Saturday, December 25, 2010

On traditions, art and egos. A Messiah review.

It is Christmas Morning. We had our visit with the offspring a few weeks earlier and  will join a number of friends at someone's home later.  The pies for that gathering are made. We have unburdened ourselves of the whole gift-giving. We are just not doing it anymore and that is that. What a relief!


But one nice, stress-free Christmas tradition we enjoy is listening to Messiah on CBC. I have not been  a Christian since age 15, but love this music. We even remembered to turn it on at the beginning instead of stumbling on it halfway.


Alas, I am disappointed. The performance is off in some way. Something is missing.


Now I will be the first to admit that I am not a good judge of music. My dear father bequeathed me both his love of singing and his tin ear. This is more a gut feeling that something is not quite right. My husband, who is more musically literate, agrees. So we continue to listen, and we are trying to put our joint fingers, or rather ears, on WHY
we don't like this version.


To start with, the choirs are just too skimpy. We need more voices here! The solo voices are beautiful, no complaints there. But the orchestra is playing with a precise see-sawing quality that one associates with Bach, rather than the more swingy way of Handel.
There may be correct terms for what I am trying to say, but I don't know them.


My main complaint is this: the whole performance has an understated, cerebral feel to it.
Chris used the term mechanical. Yes. Controlled is another word that comes to mind.
We wondered if the conductor was trying  too hard to put his own stamp on the production. A performing artist doing a classic may want to tweak the work in order to be original. Was the conductor imposing his own ego on the music instead of allowing it to flow freely through him?

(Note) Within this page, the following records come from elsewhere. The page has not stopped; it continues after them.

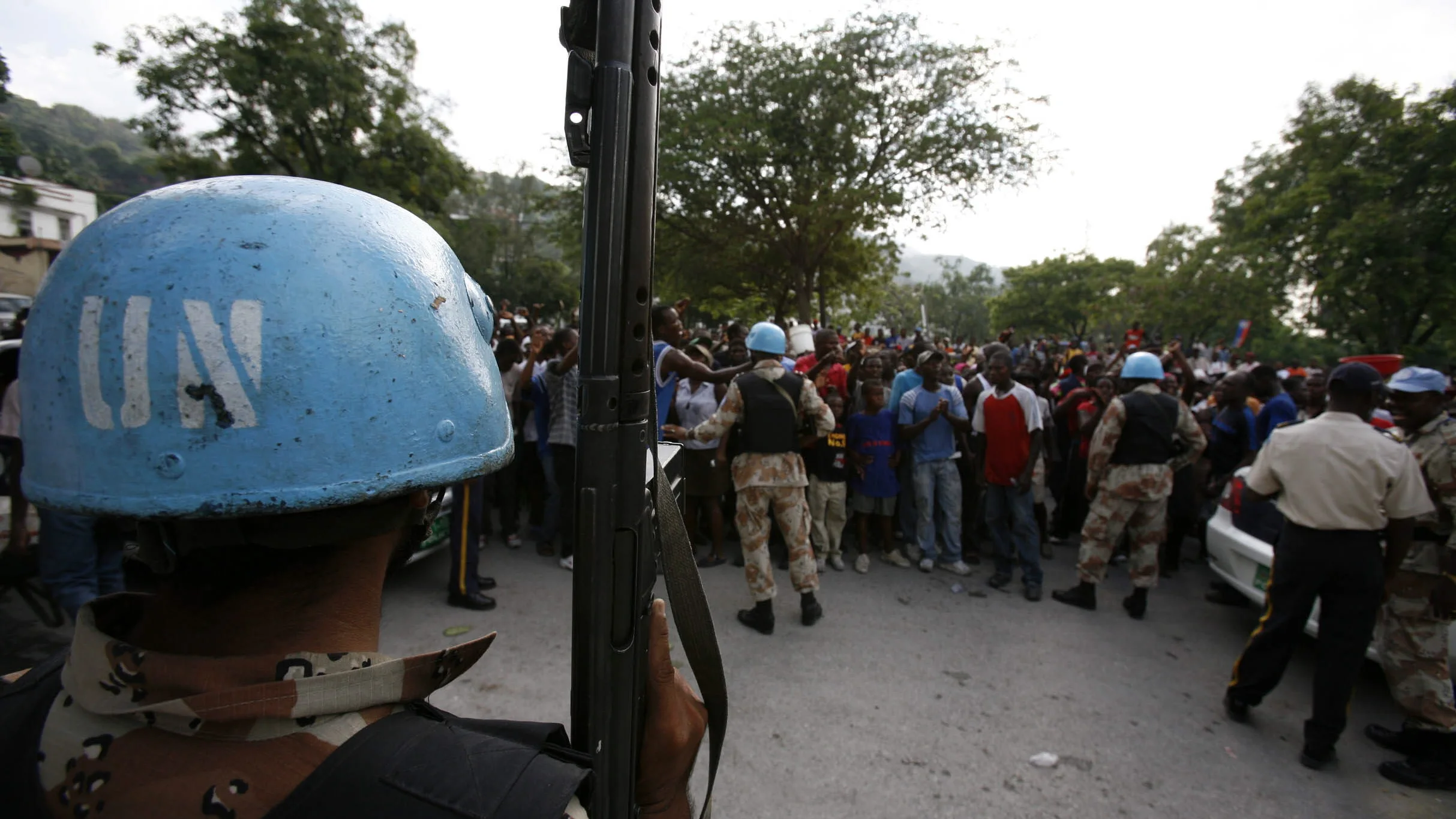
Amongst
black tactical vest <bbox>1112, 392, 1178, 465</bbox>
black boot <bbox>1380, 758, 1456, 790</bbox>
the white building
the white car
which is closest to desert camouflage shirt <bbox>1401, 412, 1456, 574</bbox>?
the white car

We looked up the conductor. Kent Nagano, an American of Japanese origin, in charge of the Montreal Symphony Orchestra. Now that was interesting. It made us wonder if there was an influence of the Japanese minimalistic esthetic? You know, three pebbles and a piece of driftwood carefully placed on a stretch of sand raked just so? It has never appealed to me. Give me an English cottage garden, a riot of colour almost going wild.
The metaphors are getting mixed here, and anyway, this is a personal preference, not a value judgment.


The bottomline is that I felt as if the interpretation was coming between me and a favorite piece of music.


Next year I hope the Messiah will less subtle and more exuberant.